Given data:
=-=-=-=-=

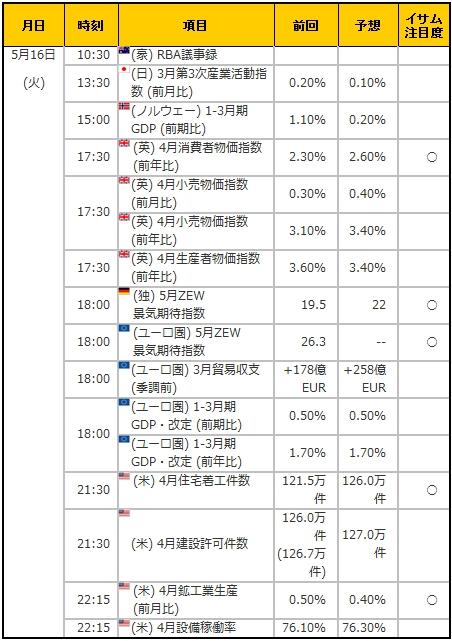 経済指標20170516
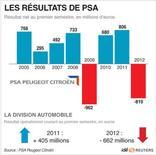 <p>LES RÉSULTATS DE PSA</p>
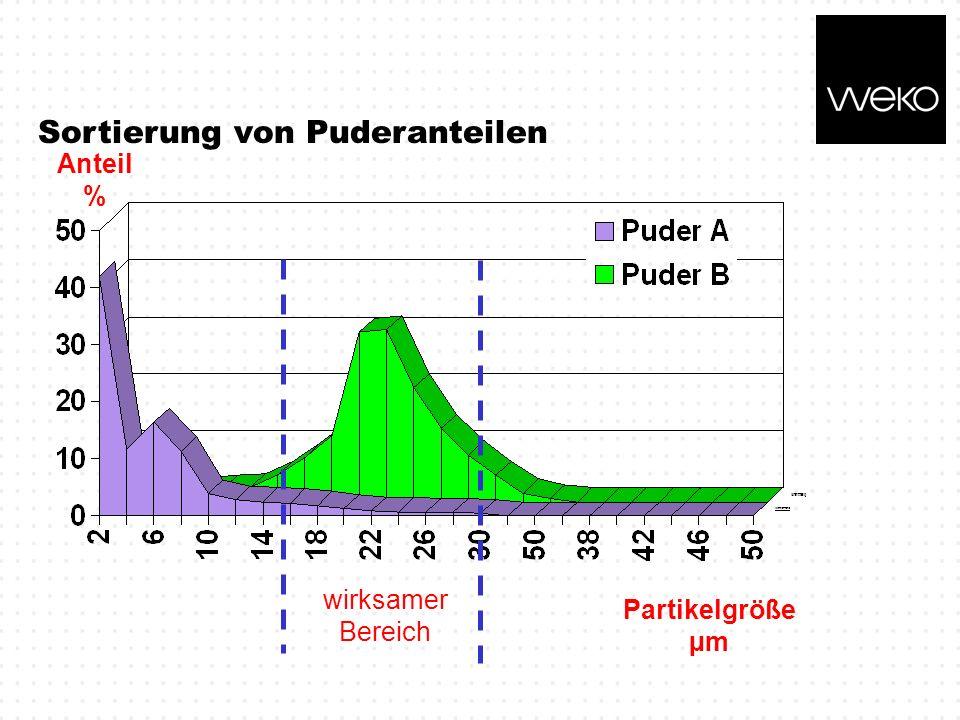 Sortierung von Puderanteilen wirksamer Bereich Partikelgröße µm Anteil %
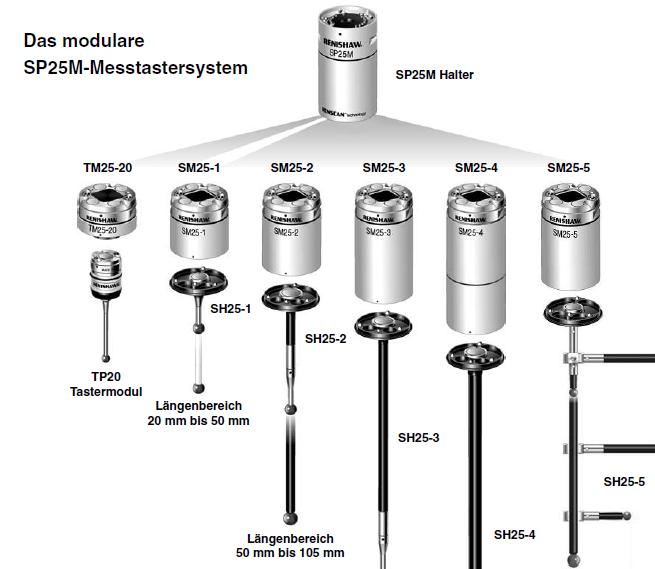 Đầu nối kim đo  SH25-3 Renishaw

=-=-=-=-=

Your objective: Using the data above, print every line exactly, omitting pictures.

Reply:
 経済指標20170516
 <p>LES RÉSULTATS DE PSA</p>
 Sortierung von Puderanteilen wirksamer Bereich Partikelgröße µm Anteil %
 Đầu nối kim đo  SH25-3 Renishaw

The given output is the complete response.